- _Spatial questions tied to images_
━━━━

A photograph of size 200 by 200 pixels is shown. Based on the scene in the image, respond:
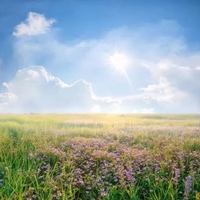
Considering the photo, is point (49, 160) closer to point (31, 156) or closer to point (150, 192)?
point (31, 156)

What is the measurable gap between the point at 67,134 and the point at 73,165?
13.3ft

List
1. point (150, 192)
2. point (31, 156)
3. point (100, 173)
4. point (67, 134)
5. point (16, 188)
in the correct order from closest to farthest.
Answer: point (16, 188) < point (150, 192) < point (100, 173) < point (31, 156) < point (67, 134)

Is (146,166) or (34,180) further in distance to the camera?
(146,166)

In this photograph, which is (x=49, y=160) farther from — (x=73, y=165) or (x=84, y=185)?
(x=84, y=185)

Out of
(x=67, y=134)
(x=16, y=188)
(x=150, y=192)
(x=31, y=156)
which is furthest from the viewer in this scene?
(x=67, y=134)

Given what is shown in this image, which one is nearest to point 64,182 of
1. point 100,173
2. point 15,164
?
point 100,173

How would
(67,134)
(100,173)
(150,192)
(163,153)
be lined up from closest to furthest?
(150,192), (100,173), (163,153), (67,134)

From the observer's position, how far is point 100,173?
27.6ft

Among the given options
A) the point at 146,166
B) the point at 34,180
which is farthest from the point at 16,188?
the point at 146,166

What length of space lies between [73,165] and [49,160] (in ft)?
1.96

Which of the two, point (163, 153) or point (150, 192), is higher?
point (163, 153)

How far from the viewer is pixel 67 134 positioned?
12898 millimetres

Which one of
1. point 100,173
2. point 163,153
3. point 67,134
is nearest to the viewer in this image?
point 100,173

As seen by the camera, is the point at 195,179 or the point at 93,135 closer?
the point at 195,179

━━━━

- _Exercise_
Repeat all of the material above word for word, and leave out the pictures.

- _The result_
A photograph of size 200 by 200 pixels is shown. Based on the scene in the image, respond:
Considering the photo, is point (49, 160) closer to point (31, 156) or closer to point (150, 192)?
point (31, 156)

What is the measurable gap between the point at 67,134 and the point at 73,165?
13.3ft

List
1. point (150, 192)
2. point (31, 156)
3. point (100, 173)
4. point (67, 134)
5. point (16, 188)
in the correct order from closest to farthest.
Answer: point (16, 188) < point (150, 192) < point (100, 173) < point (31, 156) < point (67, 134)

Is (146,166) or (34,180) further in distance to the camera?
(146,166)

In this photograph, which is (x=49, y=160) farther from — (x=73, y=165) or (x=84, y=185)?
(x=84, y=185)

Out of
(x=67, y=134)
(x=16, y=188)
(x=150, y=192)
(x=31, y=156)
which is furthest from the viewer in this scene?
(x=67, y=134)

Given what is shown in this image, which one is nearest to point 64,182 of
1. point 100,173
2. point 15,164
?
point 100,173

How would
(67,134)
(100,173)
(150,192)
(163,153)
be lined up from closest to furthest?
(150,192), (100,173), (163,153), (67,134)

From the observer's position, how far is point 100,173?
27.6ft

Among the given options
A) the point at 146,166
B) the point at 34,180
which is farthest from the point at 16,188?
the point at 146,166

What length of space lies between [73,165] and [49,160] (in ft)?
1.96

Which of the two, point (163, 153) or point (150, 192), is higher?
point (163, 153)

How far from the viewer is pixel 67 134 positioned?
12898 millimetres

Which one of
1. point 100,173
2. point 163,153
3. point 67,134
is nearest to the viewer in this image?
point 100,173

As seen by the camera, is the point at 195,179 or the point at 93,135 closer?
the point at 195,179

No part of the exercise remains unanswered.